■ Given records:
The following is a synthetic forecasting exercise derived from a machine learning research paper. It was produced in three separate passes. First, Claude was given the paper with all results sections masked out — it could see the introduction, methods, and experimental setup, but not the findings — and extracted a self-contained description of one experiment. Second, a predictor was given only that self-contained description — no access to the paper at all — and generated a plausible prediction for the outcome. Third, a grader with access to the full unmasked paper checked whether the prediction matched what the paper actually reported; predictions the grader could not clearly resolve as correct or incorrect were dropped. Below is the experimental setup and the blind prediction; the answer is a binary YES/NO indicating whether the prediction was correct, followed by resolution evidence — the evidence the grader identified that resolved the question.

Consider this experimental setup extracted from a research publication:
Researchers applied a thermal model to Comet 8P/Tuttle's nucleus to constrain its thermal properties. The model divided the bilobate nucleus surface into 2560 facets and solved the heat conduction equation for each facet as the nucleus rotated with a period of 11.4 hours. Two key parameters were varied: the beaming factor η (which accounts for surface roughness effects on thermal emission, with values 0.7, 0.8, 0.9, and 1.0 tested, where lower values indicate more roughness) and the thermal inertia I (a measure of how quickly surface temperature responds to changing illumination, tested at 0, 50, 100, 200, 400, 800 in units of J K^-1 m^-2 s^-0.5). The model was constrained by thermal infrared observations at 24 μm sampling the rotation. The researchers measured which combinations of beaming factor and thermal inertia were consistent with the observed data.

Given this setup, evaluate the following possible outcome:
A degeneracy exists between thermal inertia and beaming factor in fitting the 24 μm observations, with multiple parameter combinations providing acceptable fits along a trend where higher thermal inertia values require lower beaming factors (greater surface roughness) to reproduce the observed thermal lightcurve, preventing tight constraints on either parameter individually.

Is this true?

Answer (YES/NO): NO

---

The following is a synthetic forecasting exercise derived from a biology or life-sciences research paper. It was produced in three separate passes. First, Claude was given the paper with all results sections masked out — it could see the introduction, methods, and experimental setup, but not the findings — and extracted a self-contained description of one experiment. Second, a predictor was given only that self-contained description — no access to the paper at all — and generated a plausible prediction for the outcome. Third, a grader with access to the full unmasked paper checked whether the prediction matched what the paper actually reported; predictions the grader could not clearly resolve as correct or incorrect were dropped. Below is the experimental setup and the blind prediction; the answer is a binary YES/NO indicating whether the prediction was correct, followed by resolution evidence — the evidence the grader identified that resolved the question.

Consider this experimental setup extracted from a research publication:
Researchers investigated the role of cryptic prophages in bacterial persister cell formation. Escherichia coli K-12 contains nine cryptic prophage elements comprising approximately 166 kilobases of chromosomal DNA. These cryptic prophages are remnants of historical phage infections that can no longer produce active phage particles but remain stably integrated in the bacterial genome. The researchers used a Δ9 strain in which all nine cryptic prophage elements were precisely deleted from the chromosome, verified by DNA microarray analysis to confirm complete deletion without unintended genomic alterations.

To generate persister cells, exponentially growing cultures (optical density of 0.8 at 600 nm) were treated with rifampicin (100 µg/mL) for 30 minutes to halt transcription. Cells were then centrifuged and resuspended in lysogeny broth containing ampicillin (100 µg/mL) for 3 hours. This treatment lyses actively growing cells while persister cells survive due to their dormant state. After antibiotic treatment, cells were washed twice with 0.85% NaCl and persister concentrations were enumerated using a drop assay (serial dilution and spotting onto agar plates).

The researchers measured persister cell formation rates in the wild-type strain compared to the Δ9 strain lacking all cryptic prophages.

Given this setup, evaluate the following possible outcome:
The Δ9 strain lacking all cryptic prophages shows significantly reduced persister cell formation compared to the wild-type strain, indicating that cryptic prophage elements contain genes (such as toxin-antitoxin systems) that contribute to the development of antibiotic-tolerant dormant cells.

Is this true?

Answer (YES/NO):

■ Work item: Work out the number of lines in the entries above that hold the word "formation", giving the number without comment.

■ Solution below: 3